1) How can I prove that $\mathbb Z[x]/(1+x^2)\mathbb Z[x]$ is a free $\mathbb{Z}$-module with basis $\{1,\bar x\}$?
I wanted to prove that $$\mathbb Z[x]/(1+x^2)\mathbb Z[x]\cong \mathbb Z^2,$$ but it looks complicate.
2) Is $\mathbb Z[x]$ a free $\mathbb Z-$module? I would say yes and that $\{1,x,x^2,...\}$ is a basis, but how can I prove it?
1) Over any commutative ring $R$, the quotient ring $R[X]/(f(X))$ of $R[X]$ by a monic polynomial is a finitely generated free $R$-module, with rank equal to the degree of the polynomial.
Denoting by $x$ the class of $X$ in the quotient, you just have to prove that any $x^n$, with $n\ge \deg f$ lies in the submodule generated by $\;1, x,\dots,x^{\deg f}$ (simple induction), and that these elements are linearly independent.
2) You're perfectly right. It is part of the definition: $R[X]$ is the free algebra of the monoid $\mathbf N$. In particular, as an $R$-module it is simply $R^{(\mathbf N)}$ (functions from $\mathbf N$ to $R$ with finite support).
Re 1: If you want to follow through with your method, then start by showing that each class modulo $(1+x^2)$ contains a unique element of degree at most $1$. To this end you might for example use euclidean division (note that you can always divide by $1 + x^2$ as its leading coefficient, $1$, is invertible in the integers).
Having done that you can define directly a map from $\mathbb{Z}[x]/(1+x^2)\mathbb{Z}[x]$ to $\mathbb{Z}^2$ by $\overline{P} \mapsto (a,b)$ where $a+bx$ is the polynomial of degree at most $1$ in the class $\overline{P}$. (This is well defined once you have shown that there is a unique such polynomial for each class.)
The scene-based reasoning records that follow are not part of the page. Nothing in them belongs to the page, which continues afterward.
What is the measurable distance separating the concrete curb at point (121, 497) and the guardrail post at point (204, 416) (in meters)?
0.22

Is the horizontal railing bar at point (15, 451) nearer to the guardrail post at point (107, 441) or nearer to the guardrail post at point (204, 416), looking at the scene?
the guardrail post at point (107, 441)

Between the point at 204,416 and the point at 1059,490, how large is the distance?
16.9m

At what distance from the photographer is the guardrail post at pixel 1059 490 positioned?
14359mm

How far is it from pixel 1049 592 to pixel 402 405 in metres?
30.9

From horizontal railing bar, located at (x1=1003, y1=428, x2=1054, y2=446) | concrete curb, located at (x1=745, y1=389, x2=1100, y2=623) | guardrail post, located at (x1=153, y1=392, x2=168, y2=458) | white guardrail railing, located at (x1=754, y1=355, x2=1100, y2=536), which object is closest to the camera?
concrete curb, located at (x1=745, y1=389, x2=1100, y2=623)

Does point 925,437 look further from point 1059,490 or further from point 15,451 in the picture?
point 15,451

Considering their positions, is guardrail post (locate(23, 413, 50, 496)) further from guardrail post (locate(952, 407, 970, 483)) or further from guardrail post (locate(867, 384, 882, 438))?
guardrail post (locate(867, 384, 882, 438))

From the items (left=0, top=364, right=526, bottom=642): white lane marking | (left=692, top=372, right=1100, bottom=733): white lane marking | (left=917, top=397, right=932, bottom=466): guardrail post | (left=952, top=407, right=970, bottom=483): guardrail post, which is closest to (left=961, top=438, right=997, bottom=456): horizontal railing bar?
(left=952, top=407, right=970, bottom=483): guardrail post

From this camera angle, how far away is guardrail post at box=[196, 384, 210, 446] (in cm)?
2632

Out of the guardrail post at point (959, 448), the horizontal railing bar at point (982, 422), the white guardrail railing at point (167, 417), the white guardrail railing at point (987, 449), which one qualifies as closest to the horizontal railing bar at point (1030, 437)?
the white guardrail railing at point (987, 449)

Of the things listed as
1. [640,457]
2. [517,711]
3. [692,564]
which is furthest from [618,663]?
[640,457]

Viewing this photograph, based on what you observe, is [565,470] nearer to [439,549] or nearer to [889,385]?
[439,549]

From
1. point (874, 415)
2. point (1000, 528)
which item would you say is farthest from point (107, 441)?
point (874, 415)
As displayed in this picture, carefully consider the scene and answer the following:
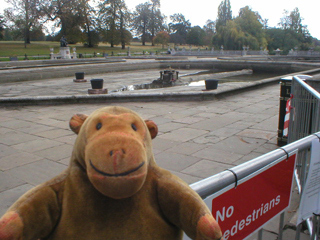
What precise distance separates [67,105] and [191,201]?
10.0 metres

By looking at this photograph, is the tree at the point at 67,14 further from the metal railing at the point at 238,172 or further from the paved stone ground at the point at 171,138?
the metal railing at the point at 238,172

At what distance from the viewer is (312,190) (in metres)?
3.14

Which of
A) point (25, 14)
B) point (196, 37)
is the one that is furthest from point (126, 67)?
point (196, 37)

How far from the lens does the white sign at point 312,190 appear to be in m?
2.97

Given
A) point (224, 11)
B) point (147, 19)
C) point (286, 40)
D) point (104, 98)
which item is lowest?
point (104, 98)

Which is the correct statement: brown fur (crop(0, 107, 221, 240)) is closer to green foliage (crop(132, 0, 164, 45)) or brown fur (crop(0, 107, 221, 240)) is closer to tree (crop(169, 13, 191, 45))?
green foliage (crop(132, 0, 164, 45))

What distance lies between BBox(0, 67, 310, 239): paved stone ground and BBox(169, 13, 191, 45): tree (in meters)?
102

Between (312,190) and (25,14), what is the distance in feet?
216

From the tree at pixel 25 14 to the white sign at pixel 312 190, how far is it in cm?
6194

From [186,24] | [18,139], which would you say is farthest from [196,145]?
[186,24]

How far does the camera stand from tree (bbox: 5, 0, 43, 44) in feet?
194

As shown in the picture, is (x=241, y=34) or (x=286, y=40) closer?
(x=241, y=34)

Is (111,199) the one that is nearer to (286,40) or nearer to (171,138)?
(171,138)

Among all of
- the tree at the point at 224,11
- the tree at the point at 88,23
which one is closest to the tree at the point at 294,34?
the tree at the point at 224,11
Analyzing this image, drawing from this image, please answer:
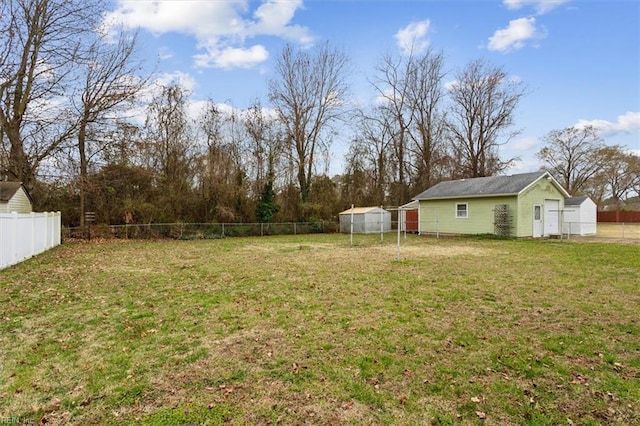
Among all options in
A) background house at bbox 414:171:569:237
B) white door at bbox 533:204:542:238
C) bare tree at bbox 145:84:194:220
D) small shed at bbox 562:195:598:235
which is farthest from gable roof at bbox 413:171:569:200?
bare tree at bbox 145:84:194:220

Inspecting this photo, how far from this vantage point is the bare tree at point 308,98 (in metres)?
23.8

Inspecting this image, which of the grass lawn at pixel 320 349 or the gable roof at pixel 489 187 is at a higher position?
the gable roof at pixel 489 187

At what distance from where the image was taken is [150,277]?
7793 millimetres

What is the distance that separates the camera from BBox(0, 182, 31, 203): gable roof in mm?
12952

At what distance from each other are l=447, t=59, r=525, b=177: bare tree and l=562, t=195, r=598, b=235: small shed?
7.63 m

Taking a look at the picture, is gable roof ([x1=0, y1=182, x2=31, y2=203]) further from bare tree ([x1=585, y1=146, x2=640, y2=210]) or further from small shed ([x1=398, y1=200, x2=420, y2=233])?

It is then easy to argue that the map is bijective. (Injective is essentially already done by the uniqueness argument, and surjective is quite direct.)
It remains to show that it is a module homomorphism, that is, the map is compatible with the module operations, but that is not that hard to check either.
Re 2: Yes, that's true. How to prove it depends a bit on you definition of the polynomial ring $\mathbb{Z}[x]$. But given a polynomial $a_0+a_1x + a_2x^2 + \dots + a_nx^n$ you directly see that it is a linear combination of the $1, x, x^2, \dots$. As it is $a_0 \times 1 + a_1 \times X + a_2 \times x^2 + \dots + a_n \times x^n$. It remains to show that $1, x, x^2, \dots$ is linearly independent.
Usually, I would say this is immediate by the definition of a polynomial as a polynomial is uniquely identified by the sequence of its coefficients, and thus the only way to get the zero-polynoimal is as $0 \times 1 + 0 \times x + 0 \times x^2 + \dots$.
If you want a more of a proof there you could say that given whatever $a_0 + \dots a_nx^n$ with some $a_i$ non-zero you can find some integer where its evaluation is non-zero, as it can have at most $n$ roots, contra the assumption it equal the zero-polynomial.